Vegan Butternut Squash Mac And Cheese Recipe Directions
4.9 (19 ratings)
You only need a few minutes, a pot, a blender, and a handful of ingredients to make this vegan mac and cheese recipe. Let's get started!
Prep Time
10
minutes
Cook Time
10
minutes
Servings
6
servings
vegan mac and cheese
Total time: 20 minutes
Ingredients
  • ½ cup raw cashews
  • ½ yellow onion, chopped
  • 2 cups butternut squash, chopped
  • 16 ounces macaroni noodles
  • 1 ½ teaspoon salt
  • ½ teaspoon garlic granules
  • ¼ teaspoon pepper
  • ¼ teaspoon smoked paprika
  • ¼ teaspoon turmeric
  • ½ cup nutritional yeast
  • ½ cup vegetable broth
  • ½ lemon, juiced
  • 1 teaspoon Dijon mustard
  • ½ cup reserved pasta cooking water
Optional Ingredients
  • Cilantro
  • Parsley
Directions
  1. Soak the cashews in boiling water for 15 minutes, drain, and set aside.
  2. Add the onion and squash to a medium pot and cover with water. Bring the pot to a boil, and then lower the heat to medium and cook for about 10 minutes, or until the vegetables are tender. Drain and set aside.
  3. Cook the macaroni according to the instructions on the package. Reserve ½ cup cooking water. Drain and set aside.
  4. Mix the spices and nutritional yeast together in a small bowl.
  5. Add the cashews, onion, squash, broth, nutritional yeast and spice mixture, lemon juice, mustard, and reserved cooking water to a high-speed blender. Blend until smooth.

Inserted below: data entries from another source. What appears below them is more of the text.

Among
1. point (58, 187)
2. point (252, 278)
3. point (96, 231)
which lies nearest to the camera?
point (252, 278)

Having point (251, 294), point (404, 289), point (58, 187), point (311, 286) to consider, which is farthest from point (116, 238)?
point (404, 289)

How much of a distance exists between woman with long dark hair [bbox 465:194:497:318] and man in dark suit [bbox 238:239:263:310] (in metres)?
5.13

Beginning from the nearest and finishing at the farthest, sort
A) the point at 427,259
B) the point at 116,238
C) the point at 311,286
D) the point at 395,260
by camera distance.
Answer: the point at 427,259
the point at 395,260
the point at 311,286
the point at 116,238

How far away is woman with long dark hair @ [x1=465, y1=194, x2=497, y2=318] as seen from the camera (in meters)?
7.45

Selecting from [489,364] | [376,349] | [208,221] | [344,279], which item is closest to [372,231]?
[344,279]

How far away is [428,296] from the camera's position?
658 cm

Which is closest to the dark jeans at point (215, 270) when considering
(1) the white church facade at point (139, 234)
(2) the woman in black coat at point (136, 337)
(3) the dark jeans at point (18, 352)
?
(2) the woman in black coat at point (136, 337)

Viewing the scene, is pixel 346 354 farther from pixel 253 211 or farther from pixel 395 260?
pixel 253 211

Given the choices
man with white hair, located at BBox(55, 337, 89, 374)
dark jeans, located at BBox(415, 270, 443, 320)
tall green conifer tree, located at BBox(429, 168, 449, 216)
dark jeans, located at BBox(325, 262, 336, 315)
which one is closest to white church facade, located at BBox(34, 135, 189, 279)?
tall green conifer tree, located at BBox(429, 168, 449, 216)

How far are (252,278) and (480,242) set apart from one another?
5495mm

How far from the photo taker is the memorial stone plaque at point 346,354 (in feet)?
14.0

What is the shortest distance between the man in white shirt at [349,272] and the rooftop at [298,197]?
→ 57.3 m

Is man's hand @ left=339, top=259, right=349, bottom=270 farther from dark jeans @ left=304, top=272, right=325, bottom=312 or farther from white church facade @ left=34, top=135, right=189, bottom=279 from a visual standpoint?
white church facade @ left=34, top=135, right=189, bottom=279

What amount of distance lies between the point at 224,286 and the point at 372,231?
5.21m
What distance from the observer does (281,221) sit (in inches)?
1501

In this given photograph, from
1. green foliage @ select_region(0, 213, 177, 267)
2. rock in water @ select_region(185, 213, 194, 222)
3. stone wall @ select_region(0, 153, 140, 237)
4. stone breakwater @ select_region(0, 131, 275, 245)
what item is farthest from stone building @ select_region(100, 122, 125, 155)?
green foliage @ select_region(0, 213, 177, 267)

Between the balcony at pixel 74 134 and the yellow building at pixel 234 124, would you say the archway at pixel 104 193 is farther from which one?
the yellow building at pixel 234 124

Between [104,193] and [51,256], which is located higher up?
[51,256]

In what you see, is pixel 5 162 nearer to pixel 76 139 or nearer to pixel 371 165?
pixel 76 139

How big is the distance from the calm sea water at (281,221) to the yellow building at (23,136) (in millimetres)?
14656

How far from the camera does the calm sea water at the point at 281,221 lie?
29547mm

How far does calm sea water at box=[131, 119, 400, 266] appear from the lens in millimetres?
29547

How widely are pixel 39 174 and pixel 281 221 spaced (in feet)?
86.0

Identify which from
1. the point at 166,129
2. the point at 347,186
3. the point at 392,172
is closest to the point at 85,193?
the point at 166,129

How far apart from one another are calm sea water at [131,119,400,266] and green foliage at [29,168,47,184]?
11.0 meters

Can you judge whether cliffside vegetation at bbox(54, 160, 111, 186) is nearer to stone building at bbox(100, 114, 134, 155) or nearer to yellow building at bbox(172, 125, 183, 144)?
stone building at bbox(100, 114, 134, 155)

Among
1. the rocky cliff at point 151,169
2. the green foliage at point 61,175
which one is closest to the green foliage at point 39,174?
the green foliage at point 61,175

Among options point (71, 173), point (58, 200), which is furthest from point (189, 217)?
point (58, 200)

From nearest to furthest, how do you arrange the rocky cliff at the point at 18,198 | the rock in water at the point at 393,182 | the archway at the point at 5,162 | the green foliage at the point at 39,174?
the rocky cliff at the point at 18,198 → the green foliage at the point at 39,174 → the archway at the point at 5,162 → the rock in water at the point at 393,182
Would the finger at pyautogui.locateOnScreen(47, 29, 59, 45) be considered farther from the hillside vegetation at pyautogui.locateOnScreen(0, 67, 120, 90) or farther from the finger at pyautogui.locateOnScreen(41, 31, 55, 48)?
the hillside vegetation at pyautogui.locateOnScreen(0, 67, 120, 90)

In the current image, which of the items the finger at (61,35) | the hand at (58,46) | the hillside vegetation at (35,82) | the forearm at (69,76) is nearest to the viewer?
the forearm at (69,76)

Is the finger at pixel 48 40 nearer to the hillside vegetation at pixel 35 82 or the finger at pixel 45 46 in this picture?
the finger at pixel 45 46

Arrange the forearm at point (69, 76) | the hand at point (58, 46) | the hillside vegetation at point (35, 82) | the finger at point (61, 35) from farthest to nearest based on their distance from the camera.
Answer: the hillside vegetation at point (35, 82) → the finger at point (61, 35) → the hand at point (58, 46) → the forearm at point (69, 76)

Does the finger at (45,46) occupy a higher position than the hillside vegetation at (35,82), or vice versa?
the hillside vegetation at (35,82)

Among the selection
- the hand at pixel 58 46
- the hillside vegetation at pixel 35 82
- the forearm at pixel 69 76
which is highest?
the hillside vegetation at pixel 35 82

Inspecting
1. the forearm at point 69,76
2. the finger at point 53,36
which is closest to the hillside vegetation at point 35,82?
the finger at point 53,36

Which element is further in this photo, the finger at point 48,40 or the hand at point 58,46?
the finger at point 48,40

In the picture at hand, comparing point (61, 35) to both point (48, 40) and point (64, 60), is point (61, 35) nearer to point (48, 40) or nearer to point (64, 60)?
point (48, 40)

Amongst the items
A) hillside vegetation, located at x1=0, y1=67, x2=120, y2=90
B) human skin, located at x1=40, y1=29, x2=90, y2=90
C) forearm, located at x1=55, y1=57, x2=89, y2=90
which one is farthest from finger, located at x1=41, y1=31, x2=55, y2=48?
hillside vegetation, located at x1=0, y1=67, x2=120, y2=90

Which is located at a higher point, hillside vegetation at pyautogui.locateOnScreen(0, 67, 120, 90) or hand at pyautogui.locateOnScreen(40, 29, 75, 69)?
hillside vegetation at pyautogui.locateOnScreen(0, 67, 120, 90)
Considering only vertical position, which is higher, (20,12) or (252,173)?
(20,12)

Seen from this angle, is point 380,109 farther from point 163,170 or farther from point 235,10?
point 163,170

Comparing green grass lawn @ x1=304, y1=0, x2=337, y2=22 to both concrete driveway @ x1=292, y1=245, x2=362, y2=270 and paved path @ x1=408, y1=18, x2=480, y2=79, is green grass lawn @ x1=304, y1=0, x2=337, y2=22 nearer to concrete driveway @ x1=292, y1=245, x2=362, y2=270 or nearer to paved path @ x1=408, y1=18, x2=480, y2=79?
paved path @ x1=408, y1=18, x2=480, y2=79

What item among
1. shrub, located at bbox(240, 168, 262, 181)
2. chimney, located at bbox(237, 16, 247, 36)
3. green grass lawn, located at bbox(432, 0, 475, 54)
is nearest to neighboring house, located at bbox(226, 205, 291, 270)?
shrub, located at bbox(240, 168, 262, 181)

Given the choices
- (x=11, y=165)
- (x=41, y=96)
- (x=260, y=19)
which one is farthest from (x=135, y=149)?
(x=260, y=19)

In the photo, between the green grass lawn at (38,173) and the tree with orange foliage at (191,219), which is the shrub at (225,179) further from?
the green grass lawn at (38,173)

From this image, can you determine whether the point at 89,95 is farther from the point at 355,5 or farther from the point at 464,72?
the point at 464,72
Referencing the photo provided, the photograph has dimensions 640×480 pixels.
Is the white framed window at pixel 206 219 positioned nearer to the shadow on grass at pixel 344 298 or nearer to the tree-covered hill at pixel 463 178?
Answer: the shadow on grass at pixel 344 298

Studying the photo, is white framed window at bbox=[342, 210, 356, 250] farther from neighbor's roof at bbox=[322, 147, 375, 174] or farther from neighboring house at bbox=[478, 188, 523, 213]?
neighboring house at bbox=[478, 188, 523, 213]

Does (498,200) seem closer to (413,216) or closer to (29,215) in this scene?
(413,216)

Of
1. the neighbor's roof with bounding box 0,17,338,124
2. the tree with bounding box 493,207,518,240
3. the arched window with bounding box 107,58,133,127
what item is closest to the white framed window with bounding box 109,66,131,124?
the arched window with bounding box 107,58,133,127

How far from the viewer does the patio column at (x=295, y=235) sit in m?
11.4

  6. Combine the pasta with the sauce. Top with optional chopped cilantro or parsley if desired. Serve and enjoy.

Nutrition

Calories per Serving 433
Total Fat 7.0 g
Saturated Fat 1.1 g
Trans Fat 0.0 g
Cholesterol 0.0 mg
Total Carbohydrates 73.8 g
Dietary Fiber 9.5 g
Total Sugars 5.6 g
Sodium 489.7 mg
Protein 23.4 g
The information shown is Edamam’s estimate based on available ingredients and preparation. It should not be considered a substitute for a professional nutritionist’s advice.